Fertilise a crop with Fibrophos: a dried and treated chicken manure. Pig muck also works well.

Hedgerows

margin alongside a hedge

Hedgerows play an important role on farms: apart from helping to prevent soil erosion and water run-off, providing shelter, controling livestock and protecting crops from the wind, they also provide an important habitat for wildlife. Find out more about funding, legal issues and maintenance here.

Create grassy field margins adjacent to hedgerows. In arable fields, sow a 2 or 6 metre-wide field-edge margin with perennial, tussock-forming grasses (eg cocksfoot and timothy).

Lined Biobeds

Biobed with metal grill

Pesticide pollution originating from the farmyard can be reduced by as much as 99% when biobed based handling areas are used. A biobed is a lined structure filled with biomix, a mixture of topsoil, peat (preferably a peat free substitute) and straw.

Install lined biobeds according to the Environment Agency (EA)’s guidelines.

Organic Farming

Find out more from ukagriculture.com.

a beetle bank under electricity lines

Farming Tips

Agro-Ecology and Greener Pastures

Greener Pastures

Recently published (2008) "The Carbon Fields" by Graham Harvey is a book promoting the return to better grasslands, pastures and meadows, grass-fed food and free-range milk.

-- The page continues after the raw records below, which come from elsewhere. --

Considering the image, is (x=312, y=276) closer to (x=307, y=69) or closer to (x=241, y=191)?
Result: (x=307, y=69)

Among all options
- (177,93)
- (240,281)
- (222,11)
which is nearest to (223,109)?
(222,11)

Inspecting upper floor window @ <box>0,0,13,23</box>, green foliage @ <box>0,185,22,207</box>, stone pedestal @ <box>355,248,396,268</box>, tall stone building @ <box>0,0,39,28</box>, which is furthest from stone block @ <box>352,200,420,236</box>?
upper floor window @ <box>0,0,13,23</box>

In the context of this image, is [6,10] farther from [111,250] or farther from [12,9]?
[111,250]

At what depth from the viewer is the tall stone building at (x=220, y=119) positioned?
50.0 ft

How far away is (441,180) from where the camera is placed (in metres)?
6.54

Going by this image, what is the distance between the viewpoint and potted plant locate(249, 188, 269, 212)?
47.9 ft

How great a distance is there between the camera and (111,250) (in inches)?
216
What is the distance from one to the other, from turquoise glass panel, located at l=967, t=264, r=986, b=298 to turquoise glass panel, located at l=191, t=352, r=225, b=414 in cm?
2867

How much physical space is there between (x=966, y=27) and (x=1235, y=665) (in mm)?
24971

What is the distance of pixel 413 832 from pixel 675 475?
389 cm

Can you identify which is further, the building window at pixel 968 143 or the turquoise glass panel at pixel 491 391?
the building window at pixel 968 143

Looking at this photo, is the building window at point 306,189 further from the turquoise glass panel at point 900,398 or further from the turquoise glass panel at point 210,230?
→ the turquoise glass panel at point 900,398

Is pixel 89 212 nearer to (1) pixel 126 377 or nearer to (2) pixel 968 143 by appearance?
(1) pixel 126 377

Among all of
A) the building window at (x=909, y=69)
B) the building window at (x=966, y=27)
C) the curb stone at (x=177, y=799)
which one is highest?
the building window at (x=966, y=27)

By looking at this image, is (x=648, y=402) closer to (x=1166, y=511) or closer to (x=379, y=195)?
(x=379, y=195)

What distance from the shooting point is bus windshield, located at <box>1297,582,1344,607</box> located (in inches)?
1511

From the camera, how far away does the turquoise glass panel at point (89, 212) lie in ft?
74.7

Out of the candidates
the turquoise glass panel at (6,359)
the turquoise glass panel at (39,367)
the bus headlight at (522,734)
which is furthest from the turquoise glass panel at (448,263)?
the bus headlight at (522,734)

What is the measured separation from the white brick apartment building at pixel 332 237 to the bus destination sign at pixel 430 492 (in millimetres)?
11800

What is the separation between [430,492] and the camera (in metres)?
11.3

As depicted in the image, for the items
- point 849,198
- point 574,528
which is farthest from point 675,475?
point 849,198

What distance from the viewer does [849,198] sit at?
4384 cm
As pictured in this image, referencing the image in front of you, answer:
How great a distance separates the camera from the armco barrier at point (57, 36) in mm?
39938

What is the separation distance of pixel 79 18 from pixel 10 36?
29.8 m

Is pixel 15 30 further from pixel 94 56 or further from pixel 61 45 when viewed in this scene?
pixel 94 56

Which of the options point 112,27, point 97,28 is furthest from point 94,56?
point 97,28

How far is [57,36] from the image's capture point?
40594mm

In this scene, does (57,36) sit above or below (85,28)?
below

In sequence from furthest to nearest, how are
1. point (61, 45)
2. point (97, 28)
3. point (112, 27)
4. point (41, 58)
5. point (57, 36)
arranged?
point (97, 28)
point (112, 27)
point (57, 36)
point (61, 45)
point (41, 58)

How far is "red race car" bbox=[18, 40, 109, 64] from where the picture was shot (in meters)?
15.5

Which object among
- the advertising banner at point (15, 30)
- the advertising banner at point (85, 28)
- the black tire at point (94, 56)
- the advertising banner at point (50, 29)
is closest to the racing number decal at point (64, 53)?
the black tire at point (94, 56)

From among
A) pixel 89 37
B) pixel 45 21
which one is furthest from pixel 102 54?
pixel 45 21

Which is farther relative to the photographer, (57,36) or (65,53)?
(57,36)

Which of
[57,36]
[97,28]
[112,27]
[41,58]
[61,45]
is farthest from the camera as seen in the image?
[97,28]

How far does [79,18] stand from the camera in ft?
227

QUOTE: The global trading of grains will lead to catastrophe. It’s robbing everyday foods of the health-protecting nutrients we need, while insidiously damaging our farmland so it’ll be incapable of feeding future generations. As if this weren’t bad enough, it’s adding to our climate change woes. Who would believe our food supply could be responsible for 18% of our greenhouse gas emissions?

Find out more from Grass Roots website.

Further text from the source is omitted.